-- WHAT YOU ARE ASKED TO DO --
Every line from the one with "A cortina de" up to and including the one with "Portada Journey into" is to be output exactly as it appears below; pictures are not.

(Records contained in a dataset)
---+---
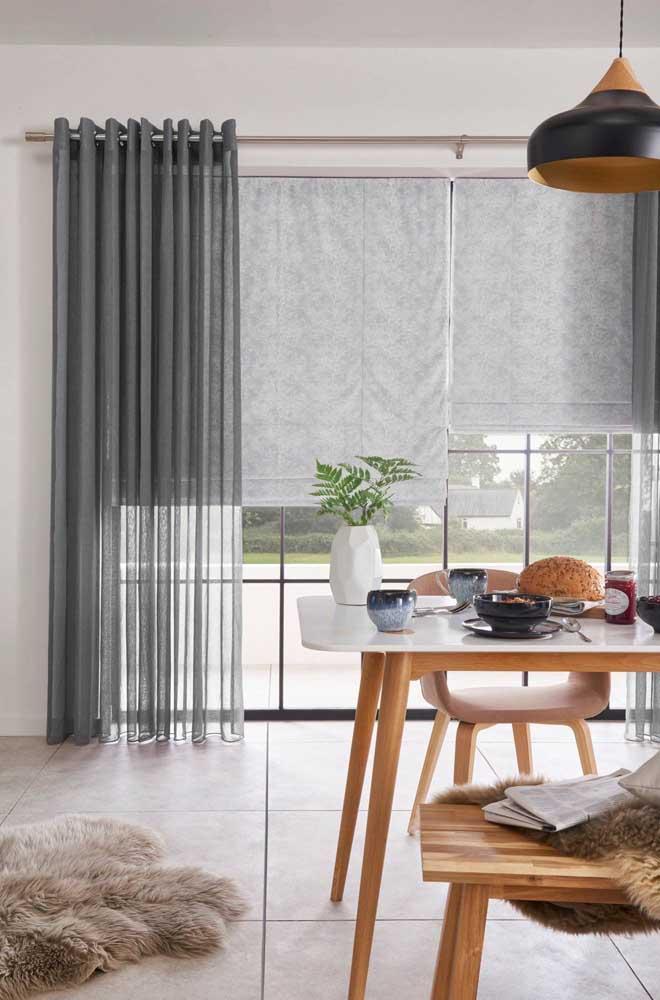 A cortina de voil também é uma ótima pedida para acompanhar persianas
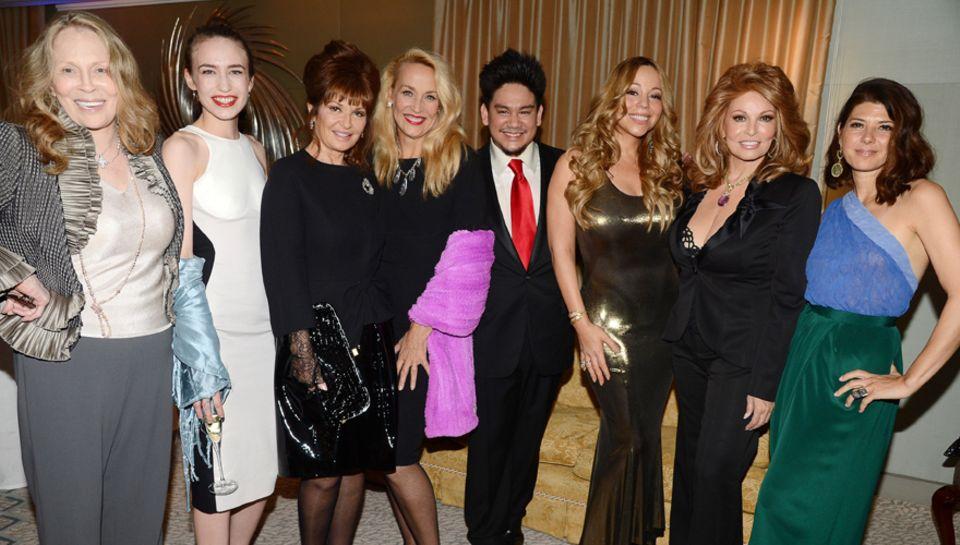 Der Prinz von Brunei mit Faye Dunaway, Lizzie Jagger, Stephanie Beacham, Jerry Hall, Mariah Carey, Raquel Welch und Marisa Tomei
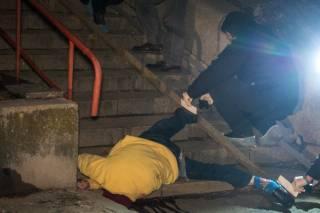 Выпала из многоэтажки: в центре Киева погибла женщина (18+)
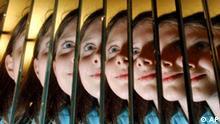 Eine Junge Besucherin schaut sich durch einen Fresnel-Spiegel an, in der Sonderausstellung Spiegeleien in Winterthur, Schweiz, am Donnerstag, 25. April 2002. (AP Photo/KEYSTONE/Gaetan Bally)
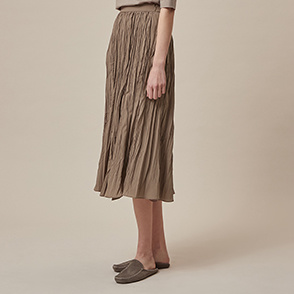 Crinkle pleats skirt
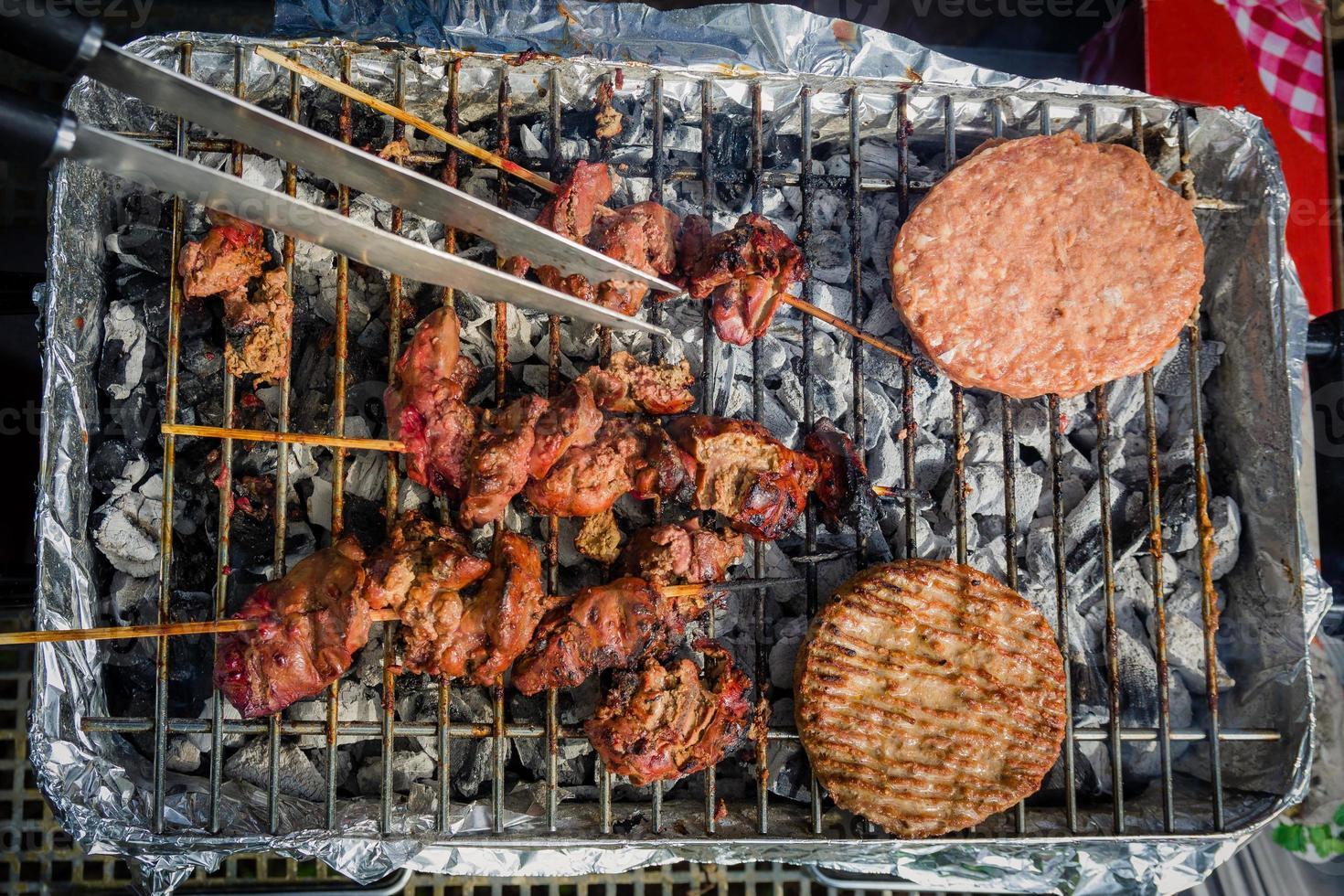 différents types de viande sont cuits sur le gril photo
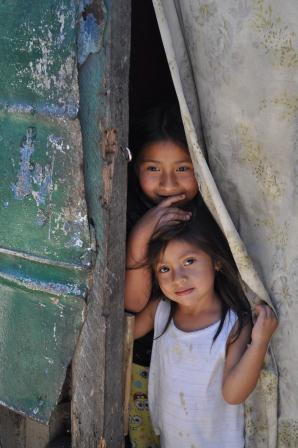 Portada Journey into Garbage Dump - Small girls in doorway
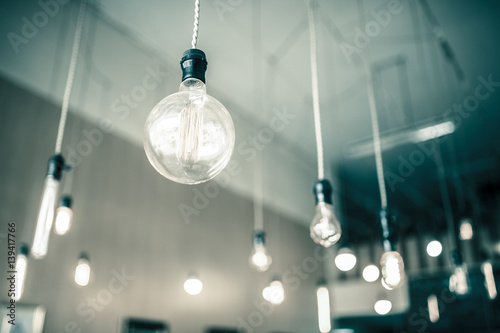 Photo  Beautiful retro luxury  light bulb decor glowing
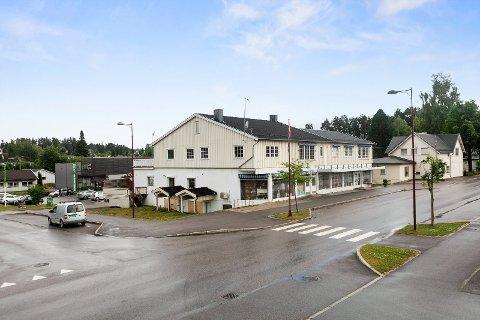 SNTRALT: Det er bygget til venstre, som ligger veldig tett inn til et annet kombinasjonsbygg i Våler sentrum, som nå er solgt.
---+---
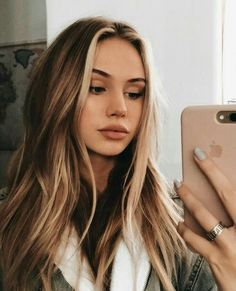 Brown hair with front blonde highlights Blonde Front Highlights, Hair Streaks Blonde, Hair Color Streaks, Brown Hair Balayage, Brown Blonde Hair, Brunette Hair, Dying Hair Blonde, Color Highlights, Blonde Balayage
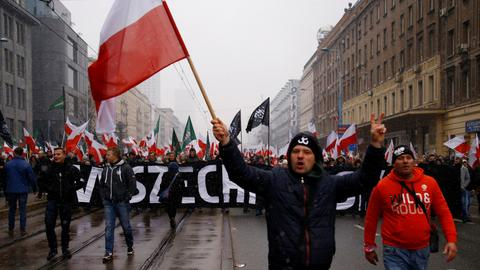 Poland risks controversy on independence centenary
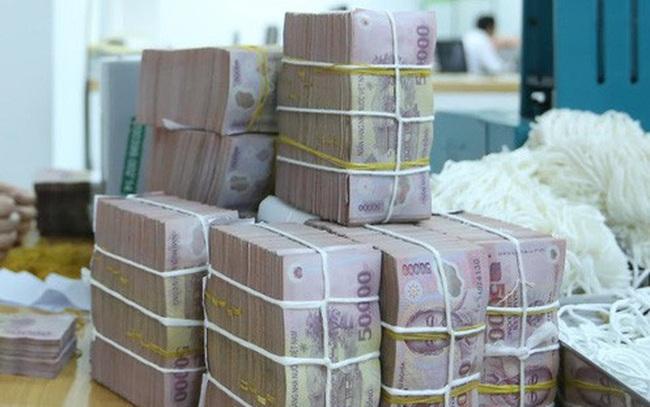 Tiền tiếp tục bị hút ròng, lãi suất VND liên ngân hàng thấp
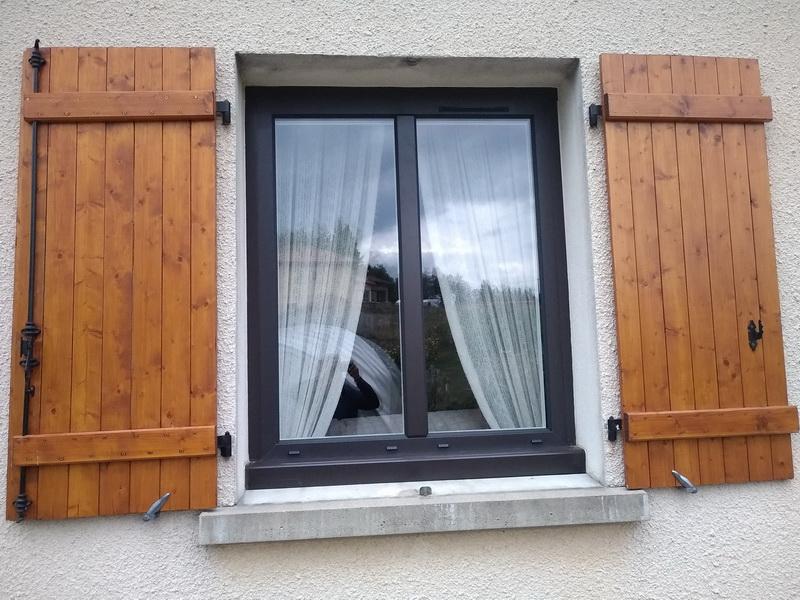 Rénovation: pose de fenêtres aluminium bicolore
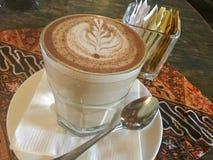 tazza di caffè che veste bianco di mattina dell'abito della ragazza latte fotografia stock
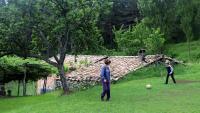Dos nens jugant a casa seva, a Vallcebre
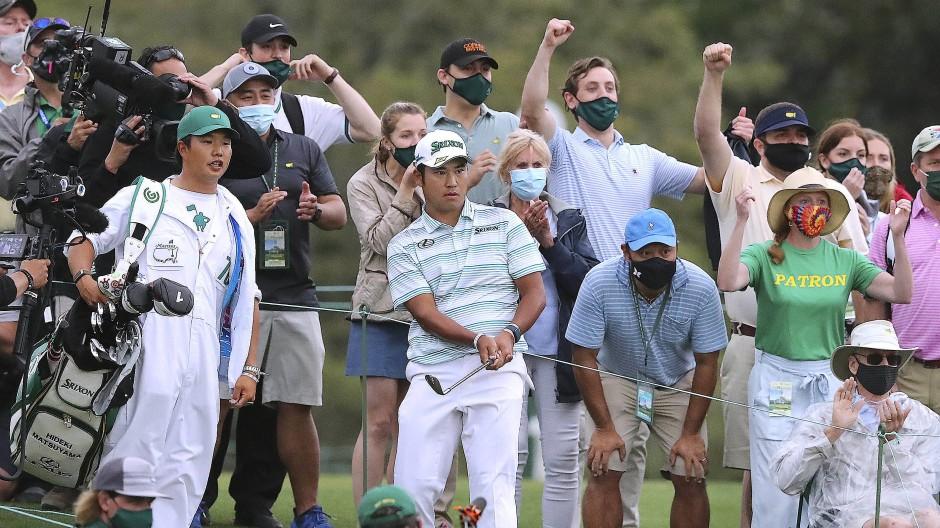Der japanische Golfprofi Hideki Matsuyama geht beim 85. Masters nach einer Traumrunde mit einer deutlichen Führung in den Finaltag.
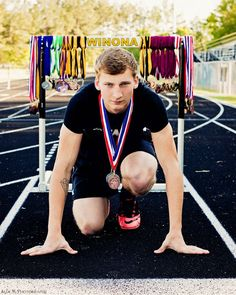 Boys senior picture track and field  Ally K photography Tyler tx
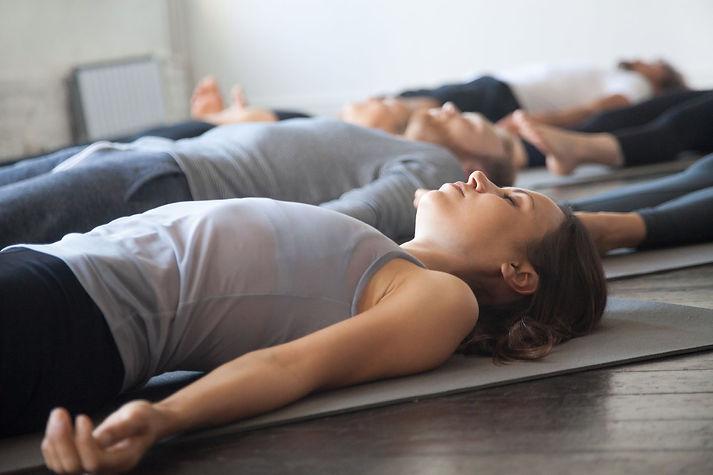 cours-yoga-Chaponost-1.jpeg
---+---
-- SOLUTION --
 A cortina de voil também é uma ótima pedida para acompanhar persianas
 Der Prinz von Brunei mit Faye Dunaway, Lizzie Jagger, Stephanie Beacham, Jerry Hall, Mariah Carey, Raquel Welch und Marisa Tomei
 Выпала из многоэтажки: в центре Киева погибла женщина (18+)
 Eine Junge Besucherin schaut sich durch einen Fresnel-Spiegel an, in der Sonderausstellung Spiegeleien in Winterthur, Schweiz, am Donnerstag, 25. April 2002. (AP Photo/KEYSTONE/Gaetan Bally)
 Crinkle pleats skirt
 différents types de viande sont cuits sur le gril photo
 Portada Journey into Garbage Dump - Small girls in doorway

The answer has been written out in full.